I grope for words to describe the dull weight in my chest. "It feels like my heart has turned to stone." 

She gives me a long, serious look. I tell her I just don't know how to go on living, and I don't know why. 

The following day, I've resumed my activities but she's not fooled one bit.

She's in her chair, and I'm in the doorway. She asks me to raise my arm. She's looking for signs that I am growing into womanhood. No hair there. She sighs. 

After reflection she says, "I think you have an inferiority complex." 

"What's that?" I ask. I already know. 

It's as if she's been talking to psychiatrists. But none of us, except for Dad, has ever been to a psychiatrist. Or so I firmly believe. In fact I know. 
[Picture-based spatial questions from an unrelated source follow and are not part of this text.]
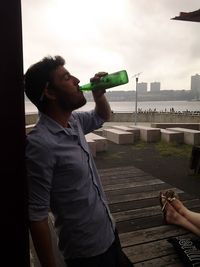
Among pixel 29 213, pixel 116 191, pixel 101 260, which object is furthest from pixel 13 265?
pixel 116 191

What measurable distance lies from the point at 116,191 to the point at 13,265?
2.72 m

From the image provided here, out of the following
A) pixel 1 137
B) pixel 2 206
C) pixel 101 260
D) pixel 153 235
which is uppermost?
pixel 1 137

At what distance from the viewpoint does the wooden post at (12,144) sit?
44.7 inches

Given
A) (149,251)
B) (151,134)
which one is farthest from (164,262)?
(151,134)

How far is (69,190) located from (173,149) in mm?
9449

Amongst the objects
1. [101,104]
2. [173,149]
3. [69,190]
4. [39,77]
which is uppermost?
[39,77]

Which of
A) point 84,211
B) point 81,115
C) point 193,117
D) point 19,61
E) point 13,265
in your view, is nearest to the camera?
point 19,61

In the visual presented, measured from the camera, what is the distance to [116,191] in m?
3.96

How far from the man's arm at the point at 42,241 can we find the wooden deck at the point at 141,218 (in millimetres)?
996

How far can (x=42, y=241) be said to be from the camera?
1.53m

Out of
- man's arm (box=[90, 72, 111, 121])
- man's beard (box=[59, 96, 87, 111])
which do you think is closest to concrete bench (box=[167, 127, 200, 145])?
man's arm (box=[90, 72, 111, 121])

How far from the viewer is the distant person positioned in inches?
111

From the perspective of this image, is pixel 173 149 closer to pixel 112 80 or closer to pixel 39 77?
pixel 112 80

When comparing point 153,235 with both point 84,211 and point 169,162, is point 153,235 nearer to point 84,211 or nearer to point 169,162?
point 84,211
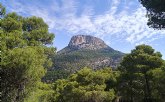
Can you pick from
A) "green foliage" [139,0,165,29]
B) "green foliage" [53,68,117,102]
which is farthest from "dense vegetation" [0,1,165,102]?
"green foliage" [139,0,165,29]

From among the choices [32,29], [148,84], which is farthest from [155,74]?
[32,29]

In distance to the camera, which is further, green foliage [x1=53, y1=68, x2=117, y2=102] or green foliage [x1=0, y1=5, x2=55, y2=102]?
green foliage [x1=53, y1=68, x2=117, y2=102]

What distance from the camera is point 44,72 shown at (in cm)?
2572

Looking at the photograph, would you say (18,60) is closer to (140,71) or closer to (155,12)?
(155,12)

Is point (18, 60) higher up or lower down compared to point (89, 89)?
higher up

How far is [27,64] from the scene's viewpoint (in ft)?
74.8

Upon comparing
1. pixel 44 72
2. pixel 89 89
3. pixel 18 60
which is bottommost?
pixel 89 89

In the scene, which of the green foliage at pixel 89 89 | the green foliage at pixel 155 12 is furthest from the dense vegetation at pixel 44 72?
the green foliage at pixel 155 12

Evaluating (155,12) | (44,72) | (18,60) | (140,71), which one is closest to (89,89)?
(140,71)

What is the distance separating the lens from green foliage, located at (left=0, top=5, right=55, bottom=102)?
74.1ft

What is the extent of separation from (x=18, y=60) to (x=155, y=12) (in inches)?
408

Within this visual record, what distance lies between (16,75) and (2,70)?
1.14 metres

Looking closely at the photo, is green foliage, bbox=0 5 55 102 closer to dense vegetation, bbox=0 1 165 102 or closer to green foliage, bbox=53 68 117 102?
dense vegetation, bbox=0 1 165 102

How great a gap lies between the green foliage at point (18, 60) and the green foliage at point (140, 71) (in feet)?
55.6
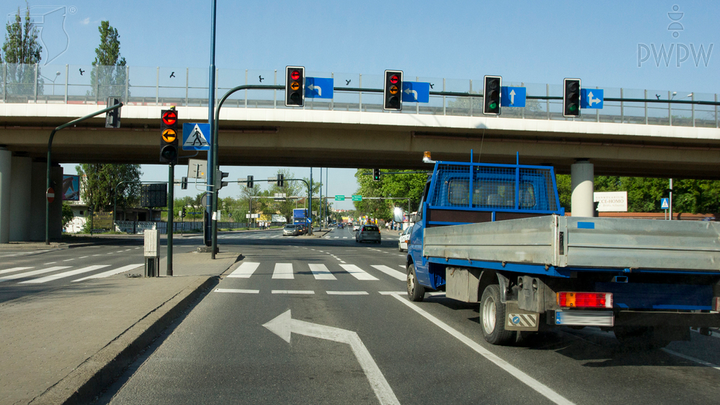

I would remember something like that. Just as I would remember my trip to London and overnight at Edith Grove, two months ago, back in June. The fact that I have no memory of something, means it never happened. Right? 

My mother knows different but she has been warned not to tell me anything. Or as little as possible. Handle with care. Your daughter is an asset, and her future - not to mention the fate of the Free World- depends on your silence. 

My mother is complicit, hoping for the best.